Grace Dillon consults on new horror movie “Antlers”

Keri Russell in the film ANTLERS
Keri Russell in the film ANTLERS. Photo by Kimberley French. © 2021 20th Century Studios All Rights

“Antlers,” a new horror movie currently in theaters, prominently features the Windigo, a cannibalistic spirit from Indigenous ontology. Grace Dillon, professor of Indigenous Nations Studies at PSU, consulted on the film.

Dillon, who is herself Anishinaabe, was asked by director Scott Cooper and producer Guillermo del Toro to collaborate on the film to ensure that the depiction of the Windigo was respectful. 

Grace Dillon
Grace Dillon

While “Antlers” is set in a small Oregon town, the tradition of Windigo Manitou originates from Algonquian-speaking peoples along the northeastern coast. “There are really a lot of tribal peoples that are connected very strongly to this spirit entity,” she says. 

There are also different interpretations of the Windigo. “Our sense of Windigo — and that's what they went with — in our language, Anishinaabemowin, refers to greed. It's all about greed,” she says. 

When Cooper sent Dillon the script for “Antlers” and asked for her thoughts, Dillon responded with 16 single-spaced pages. Although the title for the film, Antlers, was already chosen and the Windigo designed by Guillermo del Toro was already depicted with antlers prior to her involvement, most of her feedback was responded to.

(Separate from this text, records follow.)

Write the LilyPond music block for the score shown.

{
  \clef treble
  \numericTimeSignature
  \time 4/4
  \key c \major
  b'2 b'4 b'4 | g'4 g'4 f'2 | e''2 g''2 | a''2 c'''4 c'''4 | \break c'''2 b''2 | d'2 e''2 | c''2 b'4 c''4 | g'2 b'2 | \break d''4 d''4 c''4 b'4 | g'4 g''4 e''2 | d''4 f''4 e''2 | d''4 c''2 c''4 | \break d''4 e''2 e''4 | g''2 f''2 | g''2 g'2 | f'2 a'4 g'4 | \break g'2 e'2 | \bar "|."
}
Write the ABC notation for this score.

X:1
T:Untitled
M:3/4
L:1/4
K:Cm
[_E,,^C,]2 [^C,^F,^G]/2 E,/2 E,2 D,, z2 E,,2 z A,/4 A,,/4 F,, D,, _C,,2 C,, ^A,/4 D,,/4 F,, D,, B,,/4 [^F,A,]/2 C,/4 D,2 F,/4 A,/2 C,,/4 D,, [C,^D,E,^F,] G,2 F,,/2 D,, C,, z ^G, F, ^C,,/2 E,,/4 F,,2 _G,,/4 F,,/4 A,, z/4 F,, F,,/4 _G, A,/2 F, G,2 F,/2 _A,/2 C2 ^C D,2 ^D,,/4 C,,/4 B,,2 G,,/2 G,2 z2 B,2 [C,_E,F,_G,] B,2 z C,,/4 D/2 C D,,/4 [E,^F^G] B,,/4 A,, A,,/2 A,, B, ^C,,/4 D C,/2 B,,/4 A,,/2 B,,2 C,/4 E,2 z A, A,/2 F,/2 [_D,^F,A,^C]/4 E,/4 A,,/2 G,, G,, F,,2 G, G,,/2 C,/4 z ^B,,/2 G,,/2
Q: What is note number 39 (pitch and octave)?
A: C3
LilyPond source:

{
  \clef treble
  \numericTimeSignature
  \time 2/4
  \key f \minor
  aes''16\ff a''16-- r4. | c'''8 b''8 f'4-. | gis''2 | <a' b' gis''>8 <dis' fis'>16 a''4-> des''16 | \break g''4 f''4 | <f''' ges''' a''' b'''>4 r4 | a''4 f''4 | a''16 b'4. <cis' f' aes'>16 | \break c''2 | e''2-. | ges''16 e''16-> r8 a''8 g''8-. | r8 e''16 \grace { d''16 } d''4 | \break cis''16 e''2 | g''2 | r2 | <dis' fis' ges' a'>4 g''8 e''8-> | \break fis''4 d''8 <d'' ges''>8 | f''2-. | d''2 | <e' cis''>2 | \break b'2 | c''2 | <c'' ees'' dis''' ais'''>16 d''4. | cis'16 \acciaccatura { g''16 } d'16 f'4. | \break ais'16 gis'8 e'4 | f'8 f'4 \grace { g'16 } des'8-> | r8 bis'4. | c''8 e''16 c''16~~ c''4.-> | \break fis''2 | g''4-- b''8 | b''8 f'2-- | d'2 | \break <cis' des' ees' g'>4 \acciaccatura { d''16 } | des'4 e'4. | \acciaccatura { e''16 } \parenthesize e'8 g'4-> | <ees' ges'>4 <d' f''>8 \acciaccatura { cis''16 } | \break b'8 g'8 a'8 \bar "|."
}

“Scott immediately wrote back,” says Dillon. “He shifted things all around and really followed, faithfully, the 16 pages of suggestions and requests and ideas and reforming that I suggested, and I was just absolutely wowed by that.” 

Dillon also sent Cooper objects that ended up being used in the movie, including the book Dangerous Spirits: The Windigo in Myth and History. The book was written by PSU professor Shawn Smallman and includes a foreword by Dillon. It discusses a time when the fur trade was falling off due to overhunting and Indigenous people were accused of being Windigo and placed on trial. 

“I mentioned Shawn's book and sent them a copy and so they show that during the film, and it's all worn and looks very well read,” says Dillon. 

Dillon was also invited to the “Antlers” film set to consult on the scenes involving the Windigo. “Guillermo del Toro was just wonderful, and I was able to see his spirit beast in person with all of the incredible details,” says Dillon. “They would check in with me and say, ‘Hey, what do you think? And how did that look?’ And they were very, very kind and generous,” says Dillon. 

On the set Dillon met Chris Ayre, a prominent Cheyenne and Arapaho filmmaker who was born in Portland and grew up in Klamath Falls. “He is one of our biggest native filmmakers,” says Dillon, noting that Ayre “very kindly was a mentor for me” during filming. 

Dillon hasn’t had a chance to see the finished movie yet, but she says she was impressed by how del Toro and Cooper used the Windigo to expose societal problems found in every community, including addiction, child abuse—and, notably, environmental devastation. 

“This film is about the dangers of extractivism, of mining. This is a metaphor that has become literalized—as Guillermo Del Toro talks about it,” says Dillon. “It's really also about climate and environmental justice.”